Information below:
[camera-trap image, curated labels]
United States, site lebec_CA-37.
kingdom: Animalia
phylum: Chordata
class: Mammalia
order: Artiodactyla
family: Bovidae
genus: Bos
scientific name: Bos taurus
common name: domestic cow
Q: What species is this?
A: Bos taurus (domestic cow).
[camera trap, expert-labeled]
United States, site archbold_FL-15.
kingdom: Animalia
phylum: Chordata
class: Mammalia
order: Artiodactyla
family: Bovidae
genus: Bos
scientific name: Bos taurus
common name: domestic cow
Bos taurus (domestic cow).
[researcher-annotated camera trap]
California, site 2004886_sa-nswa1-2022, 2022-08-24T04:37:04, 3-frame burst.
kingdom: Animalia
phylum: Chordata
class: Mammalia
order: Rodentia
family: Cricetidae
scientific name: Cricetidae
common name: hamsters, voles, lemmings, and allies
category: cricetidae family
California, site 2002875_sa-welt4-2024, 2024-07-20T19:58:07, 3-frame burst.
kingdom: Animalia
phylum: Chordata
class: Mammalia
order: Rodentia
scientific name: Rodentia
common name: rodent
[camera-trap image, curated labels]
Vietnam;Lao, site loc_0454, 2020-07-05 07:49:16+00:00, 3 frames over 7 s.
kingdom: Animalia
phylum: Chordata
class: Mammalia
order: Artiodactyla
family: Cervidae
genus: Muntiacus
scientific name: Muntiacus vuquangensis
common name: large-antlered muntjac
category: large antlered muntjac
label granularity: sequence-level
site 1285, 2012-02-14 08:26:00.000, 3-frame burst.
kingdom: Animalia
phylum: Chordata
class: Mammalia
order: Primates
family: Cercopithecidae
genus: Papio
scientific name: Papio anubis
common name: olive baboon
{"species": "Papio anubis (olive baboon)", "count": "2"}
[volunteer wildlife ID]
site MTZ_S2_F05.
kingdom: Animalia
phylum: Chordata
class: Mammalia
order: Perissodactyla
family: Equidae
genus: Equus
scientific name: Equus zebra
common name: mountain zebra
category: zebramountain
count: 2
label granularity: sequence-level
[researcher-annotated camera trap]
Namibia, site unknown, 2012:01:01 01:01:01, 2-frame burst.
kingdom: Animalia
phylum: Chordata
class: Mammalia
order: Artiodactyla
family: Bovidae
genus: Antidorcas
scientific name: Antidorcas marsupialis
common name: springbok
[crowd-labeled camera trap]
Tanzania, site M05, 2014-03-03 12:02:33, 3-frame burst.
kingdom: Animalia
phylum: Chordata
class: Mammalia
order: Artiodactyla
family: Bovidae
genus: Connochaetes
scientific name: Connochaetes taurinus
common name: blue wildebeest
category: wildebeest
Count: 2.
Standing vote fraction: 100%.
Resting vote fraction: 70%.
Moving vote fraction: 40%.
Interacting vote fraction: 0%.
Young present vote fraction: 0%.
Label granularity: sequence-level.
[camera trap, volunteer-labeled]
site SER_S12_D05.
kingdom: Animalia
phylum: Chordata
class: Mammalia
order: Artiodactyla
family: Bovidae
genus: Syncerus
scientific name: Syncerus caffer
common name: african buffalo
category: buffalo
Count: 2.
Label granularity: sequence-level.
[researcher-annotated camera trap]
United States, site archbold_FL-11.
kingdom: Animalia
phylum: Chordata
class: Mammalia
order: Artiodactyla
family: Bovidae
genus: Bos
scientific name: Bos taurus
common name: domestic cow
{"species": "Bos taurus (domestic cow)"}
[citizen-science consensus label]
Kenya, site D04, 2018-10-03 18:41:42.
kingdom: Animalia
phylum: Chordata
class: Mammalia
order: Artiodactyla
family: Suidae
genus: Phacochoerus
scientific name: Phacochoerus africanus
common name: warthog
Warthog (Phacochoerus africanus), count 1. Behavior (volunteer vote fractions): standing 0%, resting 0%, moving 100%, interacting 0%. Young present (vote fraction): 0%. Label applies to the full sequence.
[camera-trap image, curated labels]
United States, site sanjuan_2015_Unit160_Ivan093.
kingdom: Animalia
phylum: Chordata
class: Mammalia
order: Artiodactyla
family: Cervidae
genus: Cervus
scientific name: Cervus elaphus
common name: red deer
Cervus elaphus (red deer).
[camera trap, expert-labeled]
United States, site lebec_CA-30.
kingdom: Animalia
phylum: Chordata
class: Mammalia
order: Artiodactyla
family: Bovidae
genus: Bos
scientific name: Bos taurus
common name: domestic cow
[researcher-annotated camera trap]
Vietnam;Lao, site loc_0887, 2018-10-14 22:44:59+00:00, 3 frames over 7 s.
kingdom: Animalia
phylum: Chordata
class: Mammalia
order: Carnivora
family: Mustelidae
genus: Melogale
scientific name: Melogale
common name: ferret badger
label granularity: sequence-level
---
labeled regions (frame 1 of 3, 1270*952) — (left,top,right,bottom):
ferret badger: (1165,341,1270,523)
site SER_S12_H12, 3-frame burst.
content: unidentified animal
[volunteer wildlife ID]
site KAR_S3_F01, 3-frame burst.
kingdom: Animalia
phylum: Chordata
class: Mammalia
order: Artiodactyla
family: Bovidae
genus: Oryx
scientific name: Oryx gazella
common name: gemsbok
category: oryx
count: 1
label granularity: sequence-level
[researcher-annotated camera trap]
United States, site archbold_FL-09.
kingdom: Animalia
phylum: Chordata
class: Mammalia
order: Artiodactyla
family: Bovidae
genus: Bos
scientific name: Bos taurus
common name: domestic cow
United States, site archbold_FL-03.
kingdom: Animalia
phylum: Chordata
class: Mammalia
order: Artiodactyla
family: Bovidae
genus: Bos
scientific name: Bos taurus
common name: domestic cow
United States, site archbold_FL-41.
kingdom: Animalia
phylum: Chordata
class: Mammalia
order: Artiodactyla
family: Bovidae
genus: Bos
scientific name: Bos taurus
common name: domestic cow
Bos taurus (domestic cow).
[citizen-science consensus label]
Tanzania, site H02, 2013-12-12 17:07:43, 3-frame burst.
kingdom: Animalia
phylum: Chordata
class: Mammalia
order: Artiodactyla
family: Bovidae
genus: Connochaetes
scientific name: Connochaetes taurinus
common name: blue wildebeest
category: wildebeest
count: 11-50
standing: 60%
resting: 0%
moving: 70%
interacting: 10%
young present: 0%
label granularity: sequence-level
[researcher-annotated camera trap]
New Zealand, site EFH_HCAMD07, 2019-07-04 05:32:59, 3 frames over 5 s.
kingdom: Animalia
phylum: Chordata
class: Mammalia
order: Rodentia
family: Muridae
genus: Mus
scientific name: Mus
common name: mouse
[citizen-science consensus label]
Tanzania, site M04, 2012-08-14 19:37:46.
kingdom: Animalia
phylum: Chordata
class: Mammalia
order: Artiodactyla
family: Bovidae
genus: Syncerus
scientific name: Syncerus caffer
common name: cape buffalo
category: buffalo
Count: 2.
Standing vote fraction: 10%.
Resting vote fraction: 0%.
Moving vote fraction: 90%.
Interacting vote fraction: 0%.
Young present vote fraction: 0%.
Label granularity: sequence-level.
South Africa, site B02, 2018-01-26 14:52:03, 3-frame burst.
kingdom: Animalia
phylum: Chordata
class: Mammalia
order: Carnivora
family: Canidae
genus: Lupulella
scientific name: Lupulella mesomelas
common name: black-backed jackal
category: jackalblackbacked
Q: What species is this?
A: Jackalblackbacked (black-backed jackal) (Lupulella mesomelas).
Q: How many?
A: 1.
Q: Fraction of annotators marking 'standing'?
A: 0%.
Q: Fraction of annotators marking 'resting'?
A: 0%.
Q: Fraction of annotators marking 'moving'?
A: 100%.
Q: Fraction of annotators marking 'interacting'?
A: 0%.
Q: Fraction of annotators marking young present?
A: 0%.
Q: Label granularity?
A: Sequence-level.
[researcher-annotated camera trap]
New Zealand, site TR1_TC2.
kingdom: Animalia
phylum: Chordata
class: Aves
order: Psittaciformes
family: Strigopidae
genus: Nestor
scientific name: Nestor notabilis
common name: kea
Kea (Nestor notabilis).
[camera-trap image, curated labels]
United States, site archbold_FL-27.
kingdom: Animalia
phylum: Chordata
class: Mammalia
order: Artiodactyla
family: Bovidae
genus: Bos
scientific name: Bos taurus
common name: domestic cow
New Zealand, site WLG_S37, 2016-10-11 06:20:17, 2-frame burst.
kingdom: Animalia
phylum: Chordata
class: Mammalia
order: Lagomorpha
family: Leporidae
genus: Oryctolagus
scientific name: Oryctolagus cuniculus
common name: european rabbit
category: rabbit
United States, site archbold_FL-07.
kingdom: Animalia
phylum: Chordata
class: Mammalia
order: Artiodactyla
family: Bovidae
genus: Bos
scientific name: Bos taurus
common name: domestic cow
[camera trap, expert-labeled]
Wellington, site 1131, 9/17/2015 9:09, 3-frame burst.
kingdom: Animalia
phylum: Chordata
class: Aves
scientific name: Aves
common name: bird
End of Information.
Task item: Each line of the listing that includes the word "species" should be copied out.

Task output:
Q: What species is this?
{"species": "Papio anubis (olive baboon)", "count": "2"}
{"species": "Bos taurus (domestic cow)"}
Q: What species is this?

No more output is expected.